At the same time the harbour of Piraeus remains closed due to the continuing seafaring workers strike. Meanwhile PAME (Communist Party union umbrella) allied hotel workers have occupied the Ministry of Labour. The workers have declared they will continue the occupation until the Minister comes to meet them.

Comments

Samotnaf

14 years 8 months ago

In reply to by libcom.org

Submitted by Samotnaf on April 26, 2010

Don't know if this just shows my ignorance - but what's the difference between a white strike and an ordinary red, black and blue one? Is it a strike where people continue to work, but refuse to do specific tasks? a work-to-rule? or what?

iaourti iaourtaki

14 years 8 months ago

In reply to by libcom.org

Submitted by iaourti iaourtaki on April 26, 2010

@Samotnaf: Man, it's lingo-problem, simple mistake or just read not so fast! pl! He meant "wild" - makes sense?
Yeah, regarding anniversary of the assassination of Katerina who didn't read?
Anyway, interessting. There was a post on indymedia/ger leading to indyathens and there a german online paper(?) was suggesting somethang strange. I've tried to check their site and found an article about that the french authorities and the british too have problems with how arrogant germoney is acting. When you visit a conservative greek's english version of a wellknown paper, you'll find heavy shit, sounds totally different to what i was seeing or hearing from t.v. here, haha.
(Germany owes the greek people between 50(5) and 7(0)5 billions and observe their arrogance! A german commie paper says 55, cuz 115,000 DM that germany gave Greece for joining the Euro (or so) would make the difference in today's change...)
FREEDOM FOR LEONARD PELTIER
FREE THE ATHENS SIX

Devrim

14 years 8 months ago

In reply to by libcom.org

Submitted by Devrim on April 26, 2010

(Germany owes the greek people between 50(5) and 7(0)5 billions and observe their arrogance! A german commie paper says 55, cuz 115,000 DM that germany gave Greece for joining the Euro (or so) would make the difference in today's change...)

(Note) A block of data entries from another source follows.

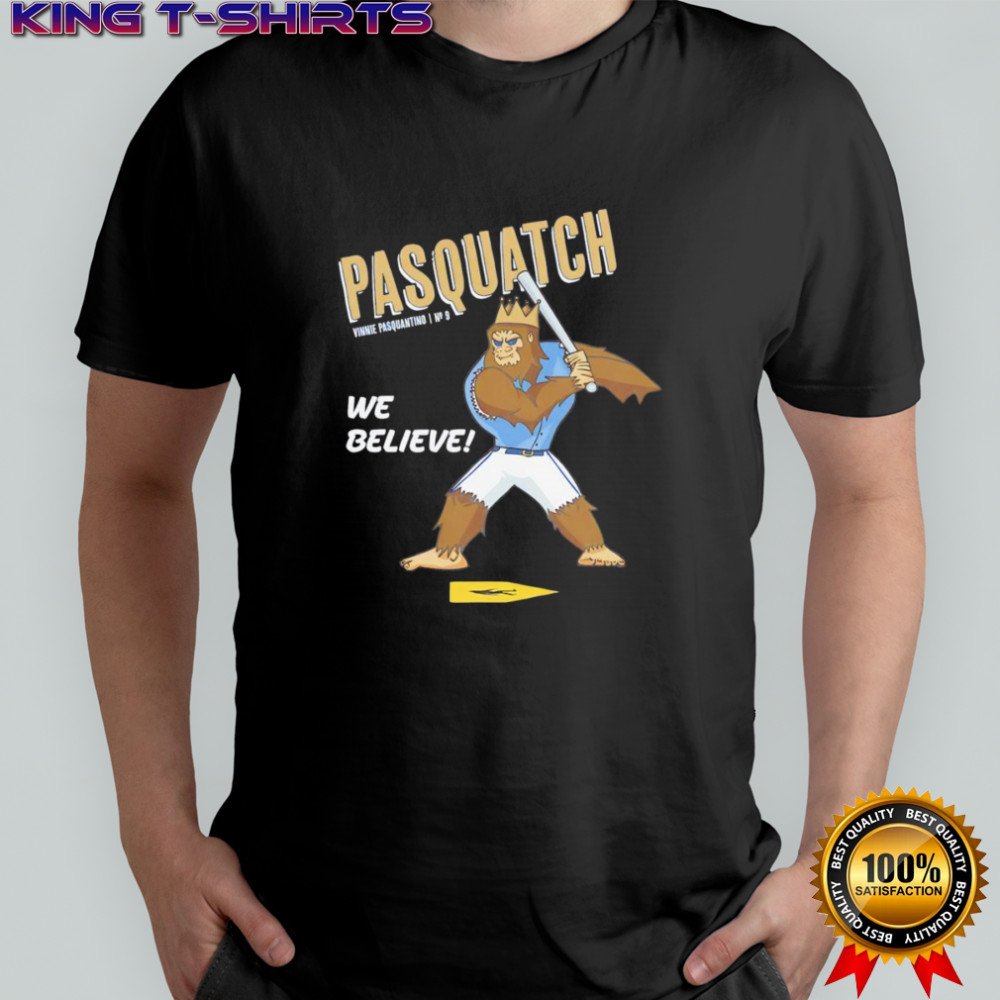 Pasquatch Vinnie Pasquantino we believe shirt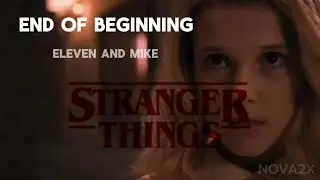 Mileven | A Love Story | 1x01 - 5x08 | Stranger Things s1-s5 | El & Mike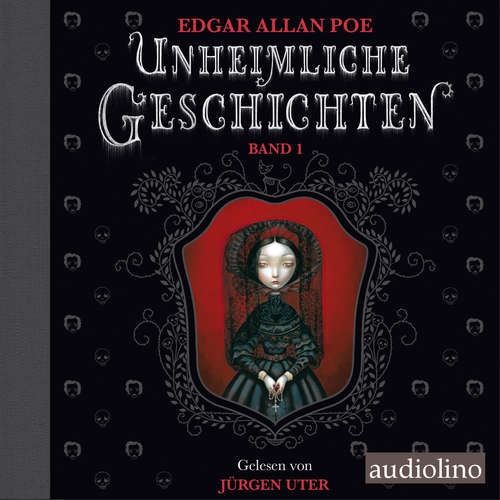 Hoerbuch Unheimliche Geschichten - Edgar Allan Poe - Jürgen Uter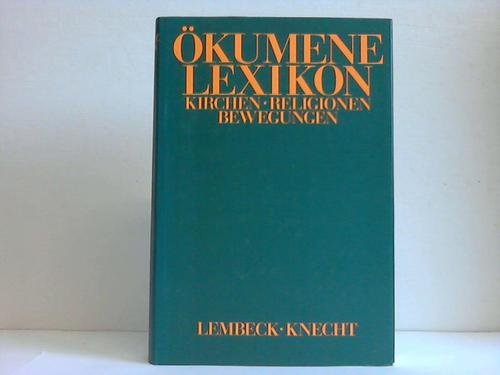 Ökumene-Lexikon. Kirchen - Religionen - Bewegungen book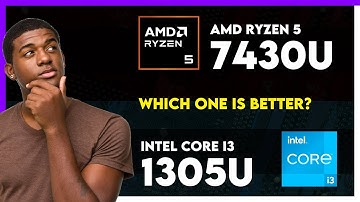 AMD Ryzen 5 7430U vs Intel Core i3 1305U Comparison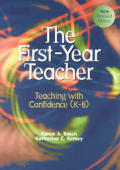 First-year Teacher : Teaching With Confidence (K-8) (Rev 00 Edition)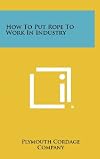 How to Put Rope to Work in Industry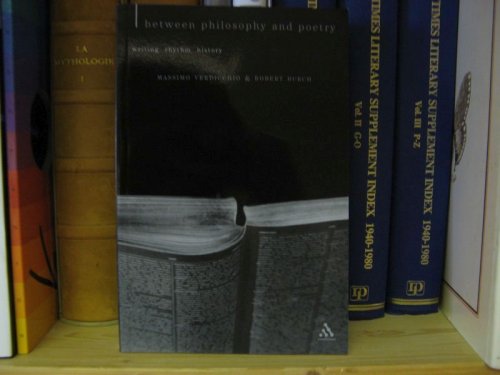 Between Philosophy and Poetry: Writing, Rhythm, History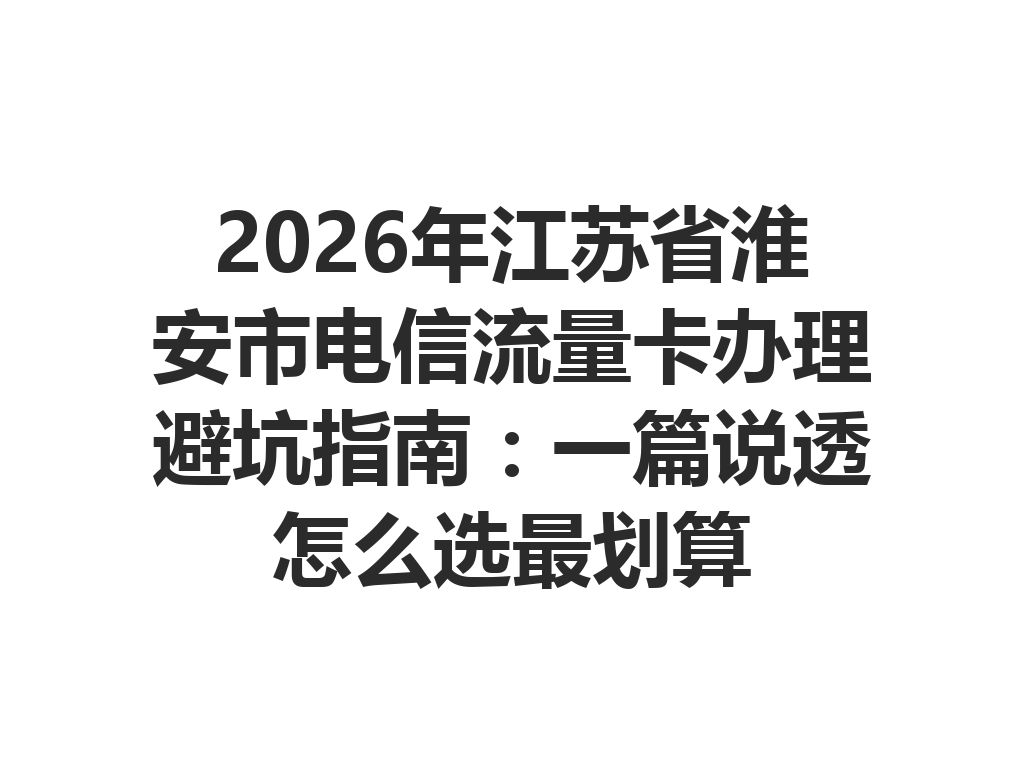 2026年江苏省淮安市电信流量卡办理避坑指南：一篇说透怎么选最划算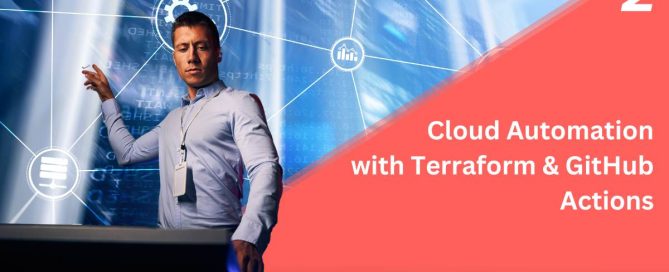 Automating Cloud Infrastructure with Terraform & GitHub Actions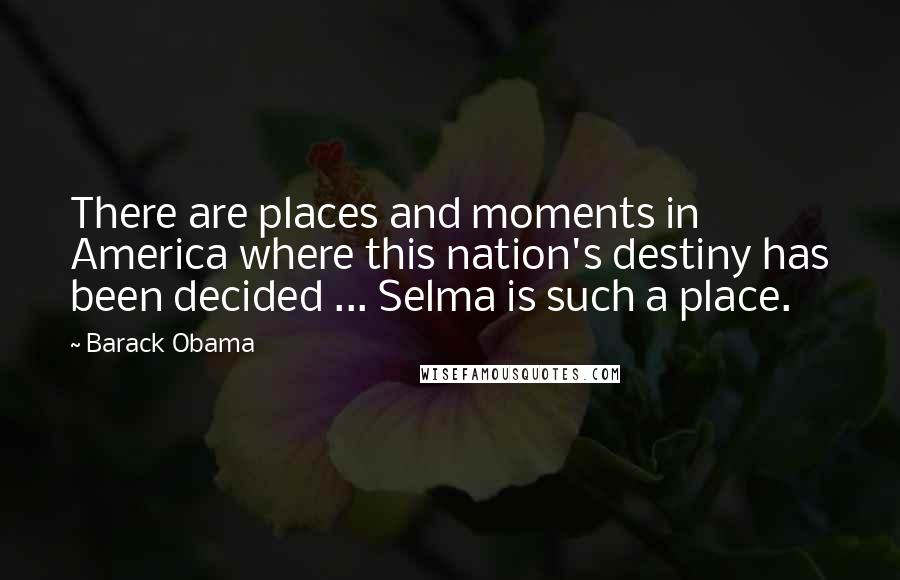 Barack Obama Quotes: There are places and moments in America where this nation's destiny has been decided ... Selma is such a place.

Actually Germany stands to make a profit on this. They lend to Greece at 5%, which is below the rate that Greece can get on the international market, but they can raise the money on German state bonds, which because they are such safe investments only pay intrest at about 2%.

That is the theory at least.

The problem arises because nobody knows if the money can ever be paid back.

Devrim

Boris Badenov

14 years 8 months ago

In reply to by libcom.org

Submitted by Boris Badenov on April 26, 2010

Samotnaf

Is it a strike where people continue to work, but refuse to do specific tasks?

that or they might decide to "take it easy," or even to temporarily stop working altogether. A black strike by contrast means there is a walkout. This terminology is fairly mainstream in Eastern/Southern Europe AFAIK.

from_gr

14 years 8 months ago

In reply to by libcom.org

Submitted by from_gr on April 27, 2010

He didn't say "wild", he meant 'white strike'. this is the term that it's used. Probably it means exactly what you said 'It is a strike where people continue to work, but refuse to do specific tasks'. It's easy to understand that the army cannot stop completely, but can pause their scheduled training flights.

iaourti iaourtaki

14 years 7 months ago

In reply to by libcom.org

Submitted by iaourti iaourtaki on May 1, 2010

hopefully Taxi is busy and not caught by pigs...
here is some update about the mayday actions in Greece, it's partly english/german
may it help you to get informed, check the comments too (updater f.i.)
http://de.indymedia.org/2010/05/279690.shtml
http://de.indymedia.org/2010/05/279715.shtml
ELEFTHERIA and sorry for the misunder!